* [What the task requires]:
Reproduce each line of the following records verbatim, keeping every character and line break unchanged.

— START Records for processing —

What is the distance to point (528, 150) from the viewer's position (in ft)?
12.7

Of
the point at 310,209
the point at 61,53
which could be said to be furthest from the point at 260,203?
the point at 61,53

— END Records for processing —

* [Complete answer]:
What is the distance to point (528, 150) from the viewer's position (in ft)?
12.7

Of
the point at 310,209
the point at 61,53
which could be said to be furthest from the point at 260,203?
the point at 61,53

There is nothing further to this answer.